Yes, folks, it’s true. Whereas the GOP platform seeks to control women’s bodies (“the unborn child has a fundamental right to life that cannot be infringed”) and seeks a constitutional amendment that would ban abortion nationwide, Ireland this weekend voted in a 2-1 landslide to repeal its constitutional ban – and legalize abortion nationwide during the first 12 weeks of pregnancy. Without the impediments that American right-wingers keep trying to enact on a state by state basis.
In the words of the esteemed Irish columnist Fintan O’Toole, Irish voters – with a record 64 percent turnout – decided “to trust women and make them fully equal citizens.” Imagine that: A social revolution at the ballot box, led by Millennial women (many of whom live overseas, but flew home to vote), and buttressed by a majority of voters in even the most conservative and rural regions of the country.
Unlike one particular country I could name, Ireland chose this weekend not to wallow in nostalgia for the past. Catholic church leaders had urged voters to keep the constitutional ban on abortion, but, alas, only 33 percent opted to make Ireland great again.
As I wrote in 1992, when I reported from Ireland as a foreign correspondent, “This is a country where condoms are commonly sold under the counter, where students are arrested for printing abortion information in handbooks, where anywhere from 4000 to 9000 women leave each year to cross the Irish sea, bound for a $400 abortion in Britain.” And in Dublin, abortion counselors had to advertise their services “by scrawling their phone numbers in public toilets.” Some of those strictures are looser now (especially condom sales), but Irish women by the thousands have still been leaving each year to get abortions in Britain.
Enlightenment came slowly. There was a ham-handed effort, in 1992, to loosen the constitutional abortion ban, but nobody liked it. The government-sponsored a referendum granting abortion rights only to pregnant women whose lives were in danger if they gave birth.

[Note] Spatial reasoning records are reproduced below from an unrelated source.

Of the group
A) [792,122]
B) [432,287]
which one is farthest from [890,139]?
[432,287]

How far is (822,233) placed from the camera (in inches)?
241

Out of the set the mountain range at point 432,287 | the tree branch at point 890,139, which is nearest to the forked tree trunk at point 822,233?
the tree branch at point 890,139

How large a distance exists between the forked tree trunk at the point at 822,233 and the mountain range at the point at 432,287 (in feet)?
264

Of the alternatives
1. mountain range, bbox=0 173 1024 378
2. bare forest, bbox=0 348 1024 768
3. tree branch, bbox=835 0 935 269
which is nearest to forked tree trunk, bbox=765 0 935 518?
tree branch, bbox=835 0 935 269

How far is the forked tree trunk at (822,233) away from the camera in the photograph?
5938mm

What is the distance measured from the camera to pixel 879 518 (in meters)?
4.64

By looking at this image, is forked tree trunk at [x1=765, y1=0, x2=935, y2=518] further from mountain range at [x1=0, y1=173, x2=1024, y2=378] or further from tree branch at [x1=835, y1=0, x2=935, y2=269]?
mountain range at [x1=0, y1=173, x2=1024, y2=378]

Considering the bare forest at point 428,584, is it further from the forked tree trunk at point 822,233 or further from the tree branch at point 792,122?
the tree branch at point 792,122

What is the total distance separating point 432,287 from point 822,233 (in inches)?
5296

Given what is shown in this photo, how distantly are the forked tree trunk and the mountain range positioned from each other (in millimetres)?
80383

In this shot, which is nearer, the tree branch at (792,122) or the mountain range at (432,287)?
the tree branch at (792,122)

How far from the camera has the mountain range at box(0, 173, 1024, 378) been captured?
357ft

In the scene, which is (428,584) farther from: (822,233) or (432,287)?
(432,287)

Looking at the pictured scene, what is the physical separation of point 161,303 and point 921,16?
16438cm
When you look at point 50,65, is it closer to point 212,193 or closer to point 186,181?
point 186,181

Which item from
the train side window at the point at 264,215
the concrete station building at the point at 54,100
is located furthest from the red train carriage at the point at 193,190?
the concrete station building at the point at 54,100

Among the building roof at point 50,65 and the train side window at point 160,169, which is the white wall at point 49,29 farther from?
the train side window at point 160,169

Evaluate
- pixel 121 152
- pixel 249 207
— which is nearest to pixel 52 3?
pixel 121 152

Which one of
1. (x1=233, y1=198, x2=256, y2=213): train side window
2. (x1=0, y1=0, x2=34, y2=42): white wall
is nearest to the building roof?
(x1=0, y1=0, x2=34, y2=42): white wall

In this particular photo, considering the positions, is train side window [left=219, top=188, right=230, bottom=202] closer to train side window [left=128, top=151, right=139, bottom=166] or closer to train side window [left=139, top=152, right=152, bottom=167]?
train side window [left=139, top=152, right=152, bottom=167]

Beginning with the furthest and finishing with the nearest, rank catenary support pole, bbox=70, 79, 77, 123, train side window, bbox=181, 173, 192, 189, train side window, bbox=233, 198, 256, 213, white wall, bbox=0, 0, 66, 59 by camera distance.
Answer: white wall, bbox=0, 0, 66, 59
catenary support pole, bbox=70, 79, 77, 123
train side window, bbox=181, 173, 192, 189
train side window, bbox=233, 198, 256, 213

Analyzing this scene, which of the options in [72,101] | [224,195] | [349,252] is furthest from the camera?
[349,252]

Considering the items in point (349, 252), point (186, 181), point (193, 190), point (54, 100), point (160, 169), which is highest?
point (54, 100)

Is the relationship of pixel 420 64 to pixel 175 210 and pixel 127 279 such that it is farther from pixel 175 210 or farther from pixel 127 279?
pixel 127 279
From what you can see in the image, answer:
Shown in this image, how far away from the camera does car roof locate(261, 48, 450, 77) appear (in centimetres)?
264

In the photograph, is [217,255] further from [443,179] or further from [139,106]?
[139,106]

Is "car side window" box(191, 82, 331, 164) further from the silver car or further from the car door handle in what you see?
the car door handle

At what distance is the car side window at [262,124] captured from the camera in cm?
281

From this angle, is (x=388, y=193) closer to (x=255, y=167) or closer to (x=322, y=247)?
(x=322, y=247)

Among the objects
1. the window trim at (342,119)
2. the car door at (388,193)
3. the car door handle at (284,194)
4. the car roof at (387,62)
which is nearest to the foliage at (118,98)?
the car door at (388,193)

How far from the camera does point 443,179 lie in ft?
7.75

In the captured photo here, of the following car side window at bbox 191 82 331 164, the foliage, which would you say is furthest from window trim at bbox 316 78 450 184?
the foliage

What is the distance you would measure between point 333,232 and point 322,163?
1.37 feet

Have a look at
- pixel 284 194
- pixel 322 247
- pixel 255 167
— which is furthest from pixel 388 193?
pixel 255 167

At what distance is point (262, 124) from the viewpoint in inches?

Catholic church leaders church urged a “No” vote, because they feared that this tiny exemption would pave the way for broader abortion rights; those who supported abortion rights also urged a “No” vote, insisting that the exemption was way too tiny. The result: “No” won in a landslide and the blanket ban stayed.
So what has changed Ireland so radically in the last quarter century? Why is it now recognizing women as “fully equal citizens”? Why, just three years ago, did it become the first western nation to sanction, via referendum, the legalization of gay marriage? How is it possible that Ireland, of all places, now has an openly gay prime minister? Why this broader support for human rights?
On abortion, the landslide majority put a human face on the issue. In 2012, Savita Halappanavar, a 31-year-old dentist in Galway, on the cusp of a miscarriage at 17 weeks, was refused an abortion; according to her husband, they were reminded that Ireland was “a Catholic country.” The fetus couldn’t be disturbed because it still had a heartbeat. The woman had to wait days until its heart stopped beating before it could be removed in a hospital; one day after later, she died of septicema.
But, more broadly, Irish adults, particularly the youngest, have been actively freeing themselves from religious oppression, recoiling from the Catholic church’s hypocrisy. In recent years Ireland has been rocked by church scandals that exposed its mistreatment of women and its molestation of children. One government report, released in 2009, concluded that Catholic school teachers in recent decades had terrorized as many as 30,000 children, that rape and molestation were “endemic,” and that the rapists and molesters were routinely transferred, not fired.
As a result, church leaders lost their standing to defend the abortion ban and other symptoms of the status quo. Irish voters have made it clear that they can no longer abide authoritarian dictates. Gay people have benefited. Now women will benefit.
You know where I’m going with this. It’s just nice to know that at least one western nation in 2018 is behaving like a progressive democracy. Perhaps another western nation, which votes in November, will be so inspired.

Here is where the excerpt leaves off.